Jupyter Notebooks

New here? Start with the Quickstart so you have a running Icelake before wiring up the notebook.

Data scientists don’t want to leave their notebook. This guide connects a VS Code Jupyter notebook to Icelake via the JupySQL magic, runs SQL straight against your S3-backed lakehouse, returns results as pandas DataFrames, and plots them with matplotlib.

What you’ll build

A single notebook cell pattern that takes you from raw data on S3 to a matplotlib chart — no leaving VS Code, no separate BI tool, no export/import dance.

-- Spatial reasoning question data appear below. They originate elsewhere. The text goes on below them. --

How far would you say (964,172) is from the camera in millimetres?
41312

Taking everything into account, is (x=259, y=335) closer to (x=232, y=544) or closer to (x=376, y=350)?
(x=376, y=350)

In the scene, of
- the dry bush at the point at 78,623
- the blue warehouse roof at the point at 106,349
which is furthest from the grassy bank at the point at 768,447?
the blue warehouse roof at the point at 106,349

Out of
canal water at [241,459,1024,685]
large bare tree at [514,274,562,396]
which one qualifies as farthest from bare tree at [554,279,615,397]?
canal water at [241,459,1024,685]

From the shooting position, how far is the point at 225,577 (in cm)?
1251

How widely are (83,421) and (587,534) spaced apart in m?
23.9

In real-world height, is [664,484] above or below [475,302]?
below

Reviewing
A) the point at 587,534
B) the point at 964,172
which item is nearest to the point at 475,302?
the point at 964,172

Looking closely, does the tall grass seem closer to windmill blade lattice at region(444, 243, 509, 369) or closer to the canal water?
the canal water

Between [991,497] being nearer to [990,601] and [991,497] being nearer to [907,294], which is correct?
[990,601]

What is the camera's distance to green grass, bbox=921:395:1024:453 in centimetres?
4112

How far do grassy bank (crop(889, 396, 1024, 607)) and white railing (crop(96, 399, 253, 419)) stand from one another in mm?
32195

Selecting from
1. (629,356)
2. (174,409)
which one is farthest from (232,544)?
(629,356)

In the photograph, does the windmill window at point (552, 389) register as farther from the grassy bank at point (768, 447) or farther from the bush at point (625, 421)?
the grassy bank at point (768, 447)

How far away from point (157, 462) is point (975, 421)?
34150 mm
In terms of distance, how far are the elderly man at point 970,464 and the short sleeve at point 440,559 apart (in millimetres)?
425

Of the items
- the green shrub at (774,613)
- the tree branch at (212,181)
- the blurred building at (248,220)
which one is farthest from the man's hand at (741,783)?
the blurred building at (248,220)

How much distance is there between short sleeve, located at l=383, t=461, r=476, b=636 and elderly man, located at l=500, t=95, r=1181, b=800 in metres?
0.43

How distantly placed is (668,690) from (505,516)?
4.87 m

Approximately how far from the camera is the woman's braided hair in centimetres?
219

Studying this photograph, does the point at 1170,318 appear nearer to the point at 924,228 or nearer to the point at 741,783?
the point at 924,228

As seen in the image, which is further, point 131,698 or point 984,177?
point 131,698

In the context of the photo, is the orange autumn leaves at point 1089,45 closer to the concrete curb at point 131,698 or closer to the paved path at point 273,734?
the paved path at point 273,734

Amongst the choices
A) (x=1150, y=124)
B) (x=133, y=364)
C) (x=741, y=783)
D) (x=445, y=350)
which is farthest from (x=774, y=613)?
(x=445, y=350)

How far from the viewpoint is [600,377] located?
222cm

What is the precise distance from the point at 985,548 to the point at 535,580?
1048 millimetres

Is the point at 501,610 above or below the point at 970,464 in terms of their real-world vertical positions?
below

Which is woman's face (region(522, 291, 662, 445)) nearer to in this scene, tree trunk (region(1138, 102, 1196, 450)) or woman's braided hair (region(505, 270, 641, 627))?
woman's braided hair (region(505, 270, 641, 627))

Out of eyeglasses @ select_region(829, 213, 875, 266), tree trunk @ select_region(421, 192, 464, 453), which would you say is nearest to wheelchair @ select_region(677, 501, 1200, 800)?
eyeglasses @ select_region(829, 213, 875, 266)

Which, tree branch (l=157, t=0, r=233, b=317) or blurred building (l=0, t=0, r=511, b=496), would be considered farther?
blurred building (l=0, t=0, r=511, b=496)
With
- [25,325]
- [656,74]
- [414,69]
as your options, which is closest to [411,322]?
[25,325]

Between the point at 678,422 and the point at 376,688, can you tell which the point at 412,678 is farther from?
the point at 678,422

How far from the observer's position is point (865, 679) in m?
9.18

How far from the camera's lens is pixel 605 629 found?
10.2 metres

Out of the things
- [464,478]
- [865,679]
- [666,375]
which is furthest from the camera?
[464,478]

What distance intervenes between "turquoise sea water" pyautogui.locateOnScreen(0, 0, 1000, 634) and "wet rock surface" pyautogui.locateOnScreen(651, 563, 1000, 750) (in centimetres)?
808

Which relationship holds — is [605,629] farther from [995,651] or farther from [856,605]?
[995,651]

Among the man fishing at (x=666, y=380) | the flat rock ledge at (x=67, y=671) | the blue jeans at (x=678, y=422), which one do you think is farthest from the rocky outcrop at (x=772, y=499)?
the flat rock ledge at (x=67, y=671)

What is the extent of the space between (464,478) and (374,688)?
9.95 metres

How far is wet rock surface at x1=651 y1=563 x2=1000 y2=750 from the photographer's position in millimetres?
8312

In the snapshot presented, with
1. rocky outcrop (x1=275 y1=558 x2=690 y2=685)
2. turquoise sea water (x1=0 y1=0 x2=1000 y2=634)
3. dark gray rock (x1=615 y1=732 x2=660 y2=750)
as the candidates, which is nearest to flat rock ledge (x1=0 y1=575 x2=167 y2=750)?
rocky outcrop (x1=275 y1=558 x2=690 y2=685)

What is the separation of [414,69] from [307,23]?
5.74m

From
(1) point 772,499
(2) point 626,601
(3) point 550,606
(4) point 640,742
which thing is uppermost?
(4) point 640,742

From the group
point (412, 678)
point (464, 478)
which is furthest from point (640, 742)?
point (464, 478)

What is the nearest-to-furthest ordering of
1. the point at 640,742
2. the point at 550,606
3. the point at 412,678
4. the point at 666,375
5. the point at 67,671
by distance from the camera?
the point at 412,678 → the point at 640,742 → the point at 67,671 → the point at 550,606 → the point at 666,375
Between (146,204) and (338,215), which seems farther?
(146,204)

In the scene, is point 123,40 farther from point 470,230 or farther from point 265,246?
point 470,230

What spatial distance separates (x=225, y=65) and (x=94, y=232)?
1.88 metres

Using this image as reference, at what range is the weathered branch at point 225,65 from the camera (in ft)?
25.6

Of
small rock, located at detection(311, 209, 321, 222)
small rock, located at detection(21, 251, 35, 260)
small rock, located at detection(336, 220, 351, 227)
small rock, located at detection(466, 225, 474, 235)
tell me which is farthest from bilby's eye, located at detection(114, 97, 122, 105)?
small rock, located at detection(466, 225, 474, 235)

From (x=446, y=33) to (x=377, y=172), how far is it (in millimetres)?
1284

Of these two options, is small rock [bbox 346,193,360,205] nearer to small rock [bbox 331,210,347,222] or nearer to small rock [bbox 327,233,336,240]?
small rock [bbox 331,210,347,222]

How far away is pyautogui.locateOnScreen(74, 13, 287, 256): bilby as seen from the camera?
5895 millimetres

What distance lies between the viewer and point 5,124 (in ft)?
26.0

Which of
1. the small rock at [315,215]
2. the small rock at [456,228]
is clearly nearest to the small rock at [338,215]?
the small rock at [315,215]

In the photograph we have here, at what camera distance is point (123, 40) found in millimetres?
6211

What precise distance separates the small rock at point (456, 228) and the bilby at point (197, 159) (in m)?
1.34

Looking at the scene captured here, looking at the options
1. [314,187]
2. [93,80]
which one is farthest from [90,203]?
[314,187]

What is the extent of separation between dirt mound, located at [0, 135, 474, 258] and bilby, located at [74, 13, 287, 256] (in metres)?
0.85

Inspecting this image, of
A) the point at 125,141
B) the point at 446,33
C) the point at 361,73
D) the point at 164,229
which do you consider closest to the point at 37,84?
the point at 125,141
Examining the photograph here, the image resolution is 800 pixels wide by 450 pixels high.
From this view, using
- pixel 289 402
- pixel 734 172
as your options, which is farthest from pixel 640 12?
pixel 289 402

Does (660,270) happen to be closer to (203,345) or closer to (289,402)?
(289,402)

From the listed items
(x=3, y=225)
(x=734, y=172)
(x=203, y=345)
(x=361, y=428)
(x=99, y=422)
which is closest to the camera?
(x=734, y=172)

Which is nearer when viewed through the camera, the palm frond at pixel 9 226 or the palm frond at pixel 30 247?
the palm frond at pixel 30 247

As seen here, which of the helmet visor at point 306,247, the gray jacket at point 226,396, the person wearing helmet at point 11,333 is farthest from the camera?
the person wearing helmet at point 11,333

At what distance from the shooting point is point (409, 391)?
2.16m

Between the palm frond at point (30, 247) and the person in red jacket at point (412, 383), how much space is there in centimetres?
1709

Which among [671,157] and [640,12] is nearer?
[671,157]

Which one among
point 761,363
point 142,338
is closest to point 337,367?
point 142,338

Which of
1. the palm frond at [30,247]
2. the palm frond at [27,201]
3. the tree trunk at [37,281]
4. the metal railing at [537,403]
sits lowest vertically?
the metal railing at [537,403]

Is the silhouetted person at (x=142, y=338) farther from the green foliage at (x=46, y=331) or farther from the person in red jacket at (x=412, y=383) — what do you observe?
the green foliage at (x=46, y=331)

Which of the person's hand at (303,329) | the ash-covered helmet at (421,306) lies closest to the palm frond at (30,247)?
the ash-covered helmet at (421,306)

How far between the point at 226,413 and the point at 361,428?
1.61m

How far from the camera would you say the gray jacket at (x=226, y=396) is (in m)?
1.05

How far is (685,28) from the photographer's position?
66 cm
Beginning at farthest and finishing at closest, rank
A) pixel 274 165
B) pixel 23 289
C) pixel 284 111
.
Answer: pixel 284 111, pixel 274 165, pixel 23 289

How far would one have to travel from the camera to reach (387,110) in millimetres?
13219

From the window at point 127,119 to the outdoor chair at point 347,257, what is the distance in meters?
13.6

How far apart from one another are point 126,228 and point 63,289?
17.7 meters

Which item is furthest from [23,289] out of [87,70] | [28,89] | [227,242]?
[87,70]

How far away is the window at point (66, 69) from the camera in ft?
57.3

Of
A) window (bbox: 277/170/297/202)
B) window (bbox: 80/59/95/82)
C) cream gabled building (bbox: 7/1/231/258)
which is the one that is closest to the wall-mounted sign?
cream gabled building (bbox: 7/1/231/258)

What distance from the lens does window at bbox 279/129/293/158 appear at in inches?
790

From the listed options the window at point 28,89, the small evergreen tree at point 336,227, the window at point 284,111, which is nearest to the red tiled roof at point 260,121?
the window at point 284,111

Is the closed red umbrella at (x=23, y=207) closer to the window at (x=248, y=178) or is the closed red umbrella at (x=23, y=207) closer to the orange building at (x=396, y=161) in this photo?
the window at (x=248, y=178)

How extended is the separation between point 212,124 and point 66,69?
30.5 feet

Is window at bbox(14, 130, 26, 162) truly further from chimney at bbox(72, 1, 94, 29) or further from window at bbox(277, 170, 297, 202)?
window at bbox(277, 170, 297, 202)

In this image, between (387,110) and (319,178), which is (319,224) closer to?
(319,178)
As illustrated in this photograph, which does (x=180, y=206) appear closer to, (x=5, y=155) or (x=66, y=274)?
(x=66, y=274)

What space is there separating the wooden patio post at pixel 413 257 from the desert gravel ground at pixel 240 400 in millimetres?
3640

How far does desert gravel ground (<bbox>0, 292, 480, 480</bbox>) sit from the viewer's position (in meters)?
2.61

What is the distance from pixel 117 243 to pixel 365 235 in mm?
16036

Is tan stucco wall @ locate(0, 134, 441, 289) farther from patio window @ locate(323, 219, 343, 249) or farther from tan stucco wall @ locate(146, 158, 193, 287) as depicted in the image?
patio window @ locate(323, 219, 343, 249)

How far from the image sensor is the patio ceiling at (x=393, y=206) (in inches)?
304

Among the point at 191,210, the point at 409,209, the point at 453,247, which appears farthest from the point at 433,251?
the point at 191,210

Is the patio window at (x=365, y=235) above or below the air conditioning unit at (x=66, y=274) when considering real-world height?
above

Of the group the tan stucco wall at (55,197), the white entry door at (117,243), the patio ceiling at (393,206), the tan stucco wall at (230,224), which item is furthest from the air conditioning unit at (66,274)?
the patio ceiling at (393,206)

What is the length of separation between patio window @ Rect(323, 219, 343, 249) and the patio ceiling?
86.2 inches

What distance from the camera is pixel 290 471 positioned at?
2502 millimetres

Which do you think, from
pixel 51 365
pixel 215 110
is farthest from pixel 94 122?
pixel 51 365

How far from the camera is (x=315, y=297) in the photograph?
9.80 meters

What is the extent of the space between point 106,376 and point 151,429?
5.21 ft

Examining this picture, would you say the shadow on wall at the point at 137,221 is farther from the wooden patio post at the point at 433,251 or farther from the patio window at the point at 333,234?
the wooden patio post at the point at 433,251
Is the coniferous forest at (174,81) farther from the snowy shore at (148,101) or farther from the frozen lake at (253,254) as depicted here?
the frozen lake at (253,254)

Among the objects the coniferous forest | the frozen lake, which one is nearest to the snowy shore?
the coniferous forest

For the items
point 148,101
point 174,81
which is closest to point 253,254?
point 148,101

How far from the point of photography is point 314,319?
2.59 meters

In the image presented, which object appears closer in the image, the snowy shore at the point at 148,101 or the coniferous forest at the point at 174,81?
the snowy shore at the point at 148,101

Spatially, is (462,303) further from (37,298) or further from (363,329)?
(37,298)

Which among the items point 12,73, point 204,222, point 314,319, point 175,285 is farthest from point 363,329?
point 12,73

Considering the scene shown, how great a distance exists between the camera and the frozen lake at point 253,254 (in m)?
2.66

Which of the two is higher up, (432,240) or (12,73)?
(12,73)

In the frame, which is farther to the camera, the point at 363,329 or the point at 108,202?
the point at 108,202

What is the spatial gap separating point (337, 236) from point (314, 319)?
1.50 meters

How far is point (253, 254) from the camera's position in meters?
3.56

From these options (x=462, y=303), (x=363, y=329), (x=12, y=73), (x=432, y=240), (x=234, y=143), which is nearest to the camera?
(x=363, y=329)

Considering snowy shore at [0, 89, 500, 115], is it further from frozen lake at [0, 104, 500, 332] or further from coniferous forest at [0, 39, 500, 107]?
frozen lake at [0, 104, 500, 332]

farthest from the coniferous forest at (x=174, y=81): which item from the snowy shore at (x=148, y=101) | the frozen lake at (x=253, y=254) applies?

Matplotlib line chart rendered from a JupySQL query result inside a VS Code notebook

Prerequisites

An Icelake account — sign up at app.icelake.eu or follow the Quickstart to get one.
Sample data in Icelake — upload the example-metrics.csv from CSV Upload so there’s a concrete dataset the notebook can query.
Python 3.10+ and VS Code with the Python and Jupyter extensions installed.

1. Create API credentials

Open the Icelake admin UI and go to Data In → API Keys → Create key. You’ll get a client ID and a secret starting with ilk_. The secret is shown exactly once — copy it now.

Admin UI showing a newly-created API key with the client ID and ilk_ secret revealed in a one-shot modal

Export them in your shell so the notebook can pick them up without hardcoding anything:

export ICELAKE_CLIENT_ID="your-client-id"
export ICELAKE_API_KEY="ilk_..."

Launch VS Code from the same shell so the variables carry into the Jupyter kernel.

2. Set up the notebook environment

Install the packages you need:

pip install jupysql sqlalchemy 'psycopg[binary]' pandas matplotlib

Why these:

JupySQL — the %sql and %%sql notebook magics. Actively maintained successor to ipython-sql.
SQLAlchemy + psycopg[binary] — the driver JupySQL uses to talk to Icelake’s pgwire endpoint (PostgreSQL v3 client, pre-compiled wheels, no toolchain required).
pandas + matplotlib — result DataFrames and plotting.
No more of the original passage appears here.